STATED PROBLEM: Rewrite the records from the line containing "Judging by the photograph, is" through the end, replacing "camera" with "viewer" and leaving out the pictures.

RECORD SET:
# # #
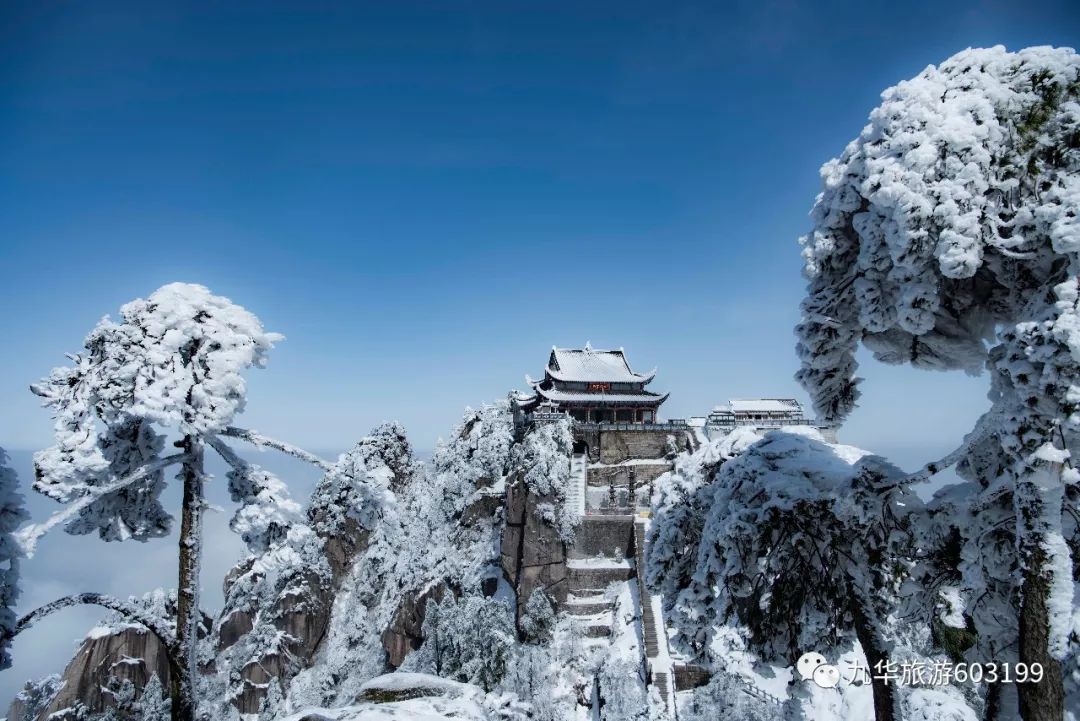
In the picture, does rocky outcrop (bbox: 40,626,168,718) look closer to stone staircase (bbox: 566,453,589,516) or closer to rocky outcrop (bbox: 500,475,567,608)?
rocky outcrop (bbox: 500,475,567,608)

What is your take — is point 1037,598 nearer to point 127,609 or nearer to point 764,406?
point 127,609

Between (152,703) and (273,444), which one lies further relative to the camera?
(152,703)

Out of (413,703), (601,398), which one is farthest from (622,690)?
(601,398)

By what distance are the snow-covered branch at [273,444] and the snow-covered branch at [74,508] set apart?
482 millimetres

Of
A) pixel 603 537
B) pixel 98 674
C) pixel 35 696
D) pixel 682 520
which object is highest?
pixel 682 520

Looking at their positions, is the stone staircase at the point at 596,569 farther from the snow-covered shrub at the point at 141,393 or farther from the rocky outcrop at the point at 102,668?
the snow-covered shrub at the point at 141,393

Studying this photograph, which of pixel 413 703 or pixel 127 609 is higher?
pixel 127 609

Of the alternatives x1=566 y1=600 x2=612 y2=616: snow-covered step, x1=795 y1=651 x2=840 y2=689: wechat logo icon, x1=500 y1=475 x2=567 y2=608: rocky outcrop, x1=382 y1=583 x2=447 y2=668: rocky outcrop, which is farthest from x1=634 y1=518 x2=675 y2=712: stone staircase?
x1=795 y1=651 x2=840 y2=689: wechat logo icon

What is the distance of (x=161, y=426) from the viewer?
530cm

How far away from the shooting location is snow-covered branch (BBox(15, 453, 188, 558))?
4.20 metres

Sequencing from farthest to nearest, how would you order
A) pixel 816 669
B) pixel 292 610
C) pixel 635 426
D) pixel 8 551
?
pixel 635 426
pixel 292 610
pixel 816 669
pixel 8 551

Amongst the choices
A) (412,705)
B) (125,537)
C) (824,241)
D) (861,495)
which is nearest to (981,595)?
(861,495)

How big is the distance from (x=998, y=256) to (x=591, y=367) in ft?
114

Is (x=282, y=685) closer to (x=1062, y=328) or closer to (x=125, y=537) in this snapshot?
(x=125, y=537)
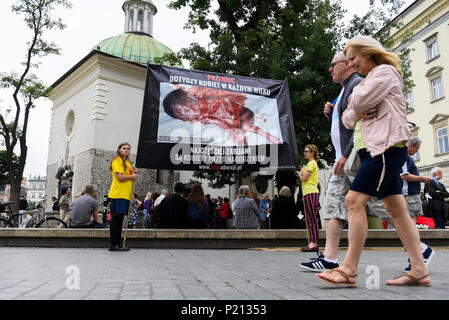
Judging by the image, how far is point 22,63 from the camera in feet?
66.9

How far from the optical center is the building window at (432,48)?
27491 mm

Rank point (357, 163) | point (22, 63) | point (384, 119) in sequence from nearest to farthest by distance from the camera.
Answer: point (384, 119)
point (357, 163)
point (22, 63)

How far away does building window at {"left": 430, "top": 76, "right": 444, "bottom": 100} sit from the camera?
26672 mm

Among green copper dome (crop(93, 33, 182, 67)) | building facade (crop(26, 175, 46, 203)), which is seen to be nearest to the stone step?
green copper dome (crop(93, 33, 182, 67))

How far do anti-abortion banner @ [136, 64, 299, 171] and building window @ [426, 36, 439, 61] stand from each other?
81.6ft

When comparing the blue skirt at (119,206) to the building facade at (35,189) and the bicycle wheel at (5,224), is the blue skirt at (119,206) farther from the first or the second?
the building facade at (35,189)

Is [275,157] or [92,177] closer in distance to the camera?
[275,157]

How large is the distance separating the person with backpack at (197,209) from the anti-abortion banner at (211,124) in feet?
4.71

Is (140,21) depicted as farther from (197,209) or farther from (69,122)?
(197,209)

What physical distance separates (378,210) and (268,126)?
10.5ft

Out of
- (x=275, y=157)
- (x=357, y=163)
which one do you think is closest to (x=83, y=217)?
(x=275, y=157)

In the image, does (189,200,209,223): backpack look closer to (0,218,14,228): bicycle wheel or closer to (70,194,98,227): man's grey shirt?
(70,194,98,227): man's grey shirt
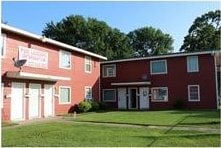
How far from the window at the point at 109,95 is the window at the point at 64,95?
8207 mm

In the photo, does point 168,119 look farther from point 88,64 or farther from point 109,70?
point 109,70

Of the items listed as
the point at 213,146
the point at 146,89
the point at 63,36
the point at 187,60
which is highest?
the point at 63,36

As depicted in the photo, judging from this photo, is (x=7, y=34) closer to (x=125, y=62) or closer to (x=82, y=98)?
→ (x=82, y=98)

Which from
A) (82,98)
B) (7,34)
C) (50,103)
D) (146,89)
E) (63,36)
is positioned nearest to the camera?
(7,34)

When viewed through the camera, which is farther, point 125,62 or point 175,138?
point 125,62

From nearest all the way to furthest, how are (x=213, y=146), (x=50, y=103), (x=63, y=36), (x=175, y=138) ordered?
1. (x=213, y=146)
2. (x=175, y=138)
3. (x=50, y=103)
4. (x=63, y=36)

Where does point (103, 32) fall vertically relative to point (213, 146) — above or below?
above

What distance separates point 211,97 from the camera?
28359mm

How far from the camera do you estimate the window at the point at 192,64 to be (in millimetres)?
29188

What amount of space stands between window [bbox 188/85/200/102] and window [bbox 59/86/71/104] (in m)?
10.3

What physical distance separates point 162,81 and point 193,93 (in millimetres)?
2972

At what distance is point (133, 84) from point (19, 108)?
14132mm

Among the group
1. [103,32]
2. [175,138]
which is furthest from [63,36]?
[175,138]

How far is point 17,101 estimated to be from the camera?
1997 centimetres
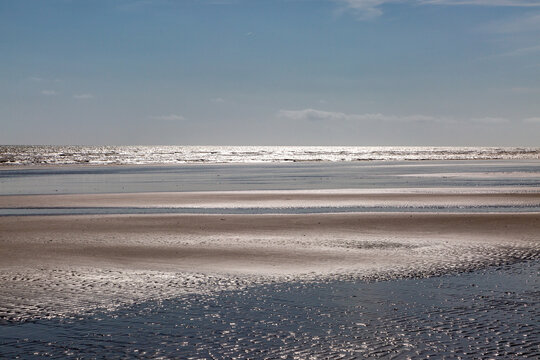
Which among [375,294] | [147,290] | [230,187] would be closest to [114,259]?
[147,290]

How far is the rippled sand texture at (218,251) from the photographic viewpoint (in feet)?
43.5

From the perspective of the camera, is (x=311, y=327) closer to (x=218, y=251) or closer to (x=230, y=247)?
(x=218, y=251)

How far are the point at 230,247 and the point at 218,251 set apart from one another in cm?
83

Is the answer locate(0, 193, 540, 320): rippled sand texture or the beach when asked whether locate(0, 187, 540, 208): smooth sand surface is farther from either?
locate(0, 193, 540, 320): rippled sand texture

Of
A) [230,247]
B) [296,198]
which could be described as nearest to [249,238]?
[230,247]

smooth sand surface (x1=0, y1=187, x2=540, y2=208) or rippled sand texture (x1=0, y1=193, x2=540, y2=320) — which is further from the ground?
smooth sand surface (x1=0, y1=187, x2=540, y2=208)

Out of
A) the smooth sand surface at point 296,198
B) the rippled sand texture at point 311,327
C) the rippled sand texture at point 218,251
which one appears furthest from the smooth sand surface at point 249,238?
the smooth sand surface at point 296,198

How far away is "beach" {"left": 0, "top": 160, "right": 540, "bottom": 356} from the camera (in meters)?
13.1

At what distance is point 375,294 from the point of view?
12.5m

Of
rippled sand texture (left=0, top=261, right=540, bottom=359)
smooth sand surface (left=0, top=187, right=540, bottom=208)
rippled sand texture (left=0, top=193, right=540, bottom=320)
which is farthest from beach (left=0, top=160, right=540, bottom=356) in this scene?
rippled sand texture (left=0, top=261, right=540, bottom=359)

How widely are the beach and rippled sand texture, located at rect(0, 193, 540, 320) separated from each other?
4cm

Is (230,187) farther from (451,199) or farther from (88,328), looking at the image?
(88,328)

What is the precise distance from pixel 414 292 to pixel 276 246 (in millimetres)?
7076

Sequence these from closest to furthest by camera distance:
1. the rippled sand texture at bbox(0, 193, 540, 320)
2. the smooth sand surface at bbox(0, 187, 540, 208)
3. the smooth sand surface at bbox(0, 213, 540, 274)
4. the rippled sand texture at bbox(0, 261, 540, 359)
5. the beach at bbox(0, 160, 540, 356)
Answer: the rippled sand texture at bbox(0, 261, 540, 359) → the beach at bbox(0, 160, 540, 356) → the rippled sand texture at bbox(0, 193, 540, 320) → the smooth sand surface at bbox(0, 213, 540, 274) → the smooth sand surface at bbox(0, 187, 540, 208)
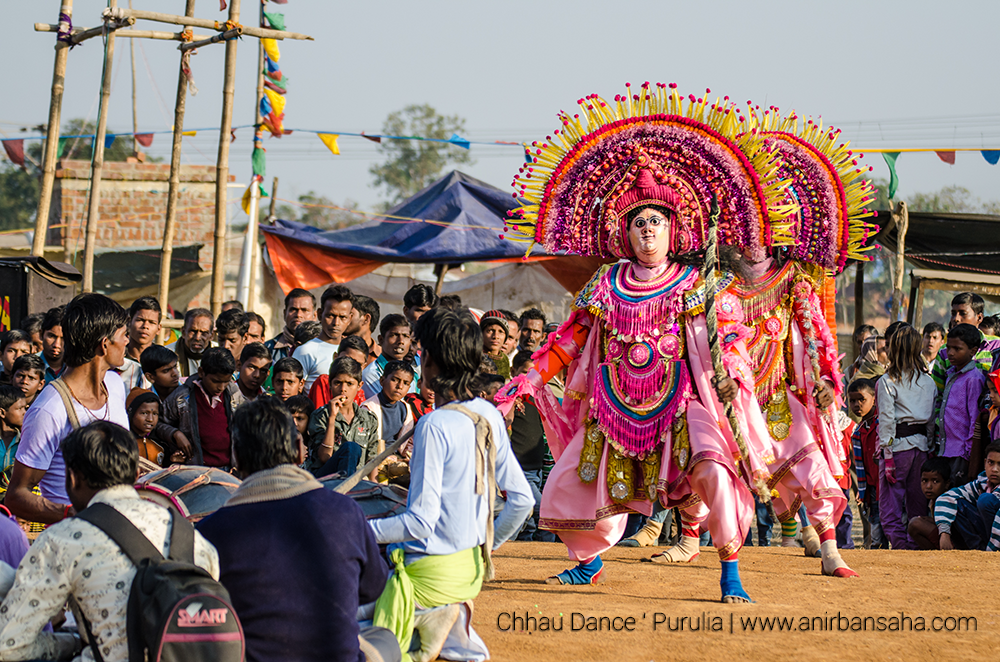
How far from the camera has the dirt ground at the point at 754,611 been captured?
14.7 feet

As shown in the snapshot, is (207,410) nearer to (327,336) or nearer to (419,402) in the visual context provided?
(419,402)

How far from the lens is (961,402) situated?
7945 millimetres

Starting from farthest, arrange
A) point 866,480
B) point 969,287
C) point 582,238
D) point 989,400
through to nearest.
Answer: point 969,287, point 866,480, point 989,400, point 582,238

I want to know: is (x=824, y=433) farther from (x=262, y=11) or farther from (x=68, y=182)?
(x=68, y=182)

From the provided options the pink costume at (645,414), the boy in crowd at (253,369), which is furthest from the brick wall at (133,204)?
the pink costume at (645,414)

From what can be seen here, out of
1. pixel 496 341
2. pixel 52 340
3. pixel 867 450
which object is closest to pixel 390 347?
pixel 496 341

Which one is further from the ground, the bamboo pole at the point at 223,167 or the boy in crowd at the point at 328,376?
the bamboo pole at the point at 223,167

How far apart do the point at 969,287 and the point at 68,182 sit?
1469 cm

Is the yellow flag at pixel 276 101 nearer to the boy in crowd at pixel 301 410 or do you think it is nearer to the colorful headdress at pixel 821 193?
the boy in crowd at pixel 301 410

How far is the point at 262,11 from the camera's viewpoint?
39.1 feet

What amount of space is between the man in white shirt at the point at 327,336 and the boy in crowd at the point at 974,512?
466 centimetres

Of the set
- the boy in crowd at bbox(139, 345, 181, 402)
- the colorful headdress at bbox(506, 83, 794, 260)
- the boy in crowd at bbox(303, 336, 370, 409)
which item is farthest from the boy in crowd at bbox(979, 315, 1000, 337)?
the boy in crowd at bbox(139, 345, 181, 402)

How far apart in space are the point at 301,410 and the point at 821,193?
346cm

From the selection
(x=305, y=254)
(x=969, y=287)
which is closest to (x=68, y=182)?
(x=305, y=254)
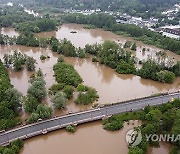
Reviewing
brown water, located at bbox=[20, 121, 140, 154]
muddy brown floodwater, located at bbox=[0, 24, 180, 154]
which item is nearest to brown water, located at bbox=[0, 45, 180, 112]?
muddy brown floodwater, located at bbox=[0, 24, 180, 154]

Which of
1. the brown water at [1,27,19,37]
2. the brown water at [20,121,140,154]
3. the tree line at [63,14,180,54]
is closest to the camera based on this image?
the brown water at [20,121,140,154]

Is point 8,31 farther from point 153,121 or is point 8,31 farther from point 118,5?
point 153,121

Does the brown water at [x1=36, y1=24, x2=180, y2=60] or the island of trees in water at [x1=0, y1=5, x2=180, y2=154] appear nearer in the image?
the island of trees in water at [x1=0, y1=5, x2=180, y2=154]

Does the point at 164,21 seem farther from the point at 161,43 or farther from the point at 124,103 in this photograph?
the point at 124,103

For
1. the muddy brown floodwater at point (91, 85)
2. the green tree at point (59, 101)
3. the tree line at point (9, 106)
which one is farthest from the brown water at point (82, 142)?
the green tree at point (59, 101)

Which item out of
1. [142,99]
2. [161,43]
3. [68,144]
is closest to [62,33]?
[161,43]

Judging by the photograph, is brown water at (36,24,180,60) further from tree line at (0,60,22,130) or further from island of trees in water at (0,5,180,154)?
tree line at (0,60,22,130)

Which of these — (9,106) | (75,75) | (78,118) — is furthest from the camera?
(75,75)

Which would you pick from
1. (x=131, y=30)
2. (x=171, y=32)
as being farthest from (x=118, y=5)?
(x=171, y=32)
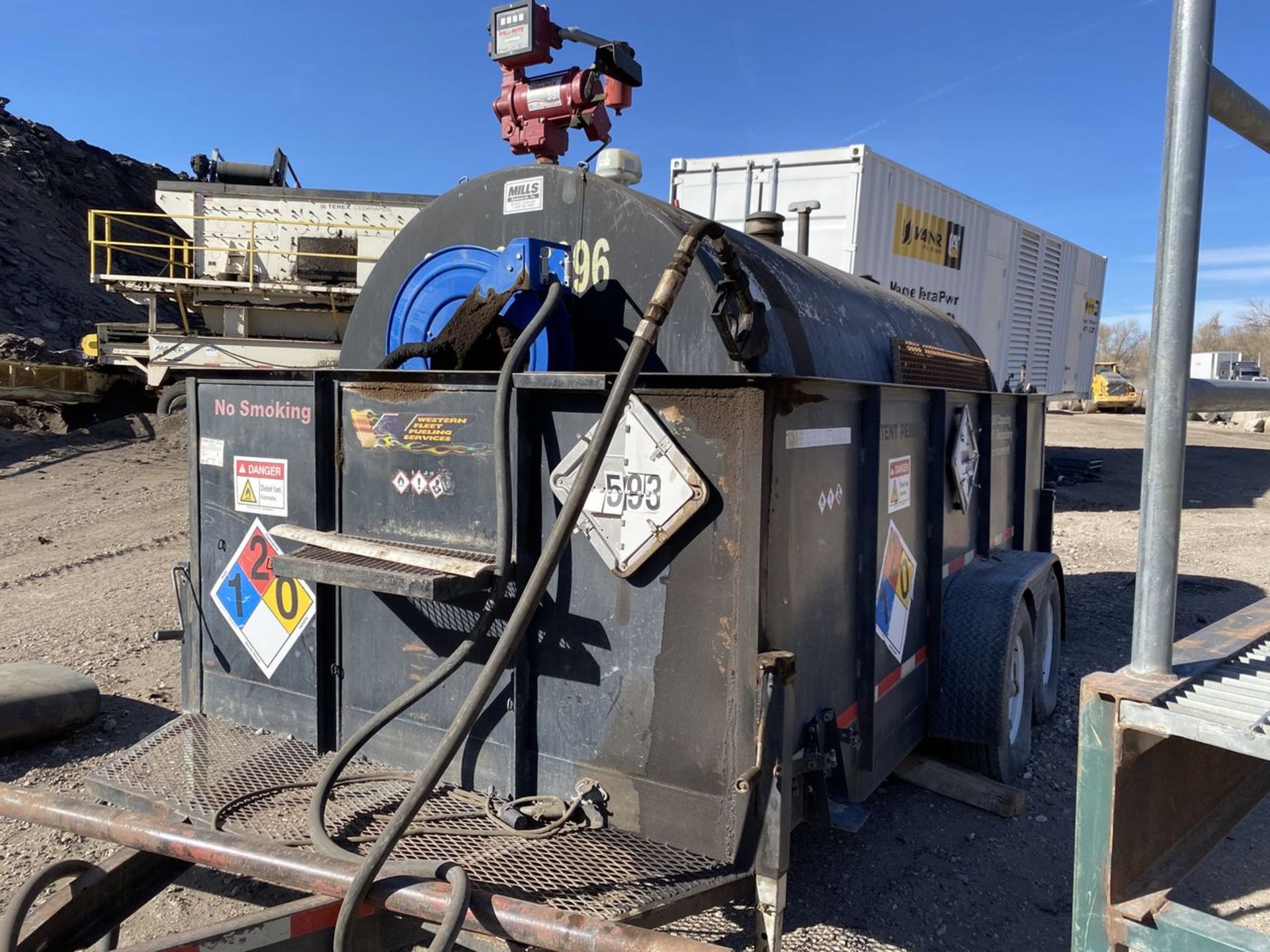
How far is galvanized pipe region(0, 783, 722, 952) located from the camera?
1946 mm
# # #
TASK OUTPUT:
Judging by the photograph, is brown water at (36,24,180,60) further from tree line at (0,60,22,130) or further from island of trees in water at (0,5,180,154)?
tree line at (0,60,22,130)

Which of these — (9,106) | (75,75) | (78,118) — is furthest from the viewer?
(75,75)

Which would you pick from
1. (x=131, y=30)
2. (x=171, y=32)
as being farthest from (x=118, y=5)?
(x=171, y=32)
How far is galvanized pipe region(0, 783, 722, 952) located from the viewer?
1946 mm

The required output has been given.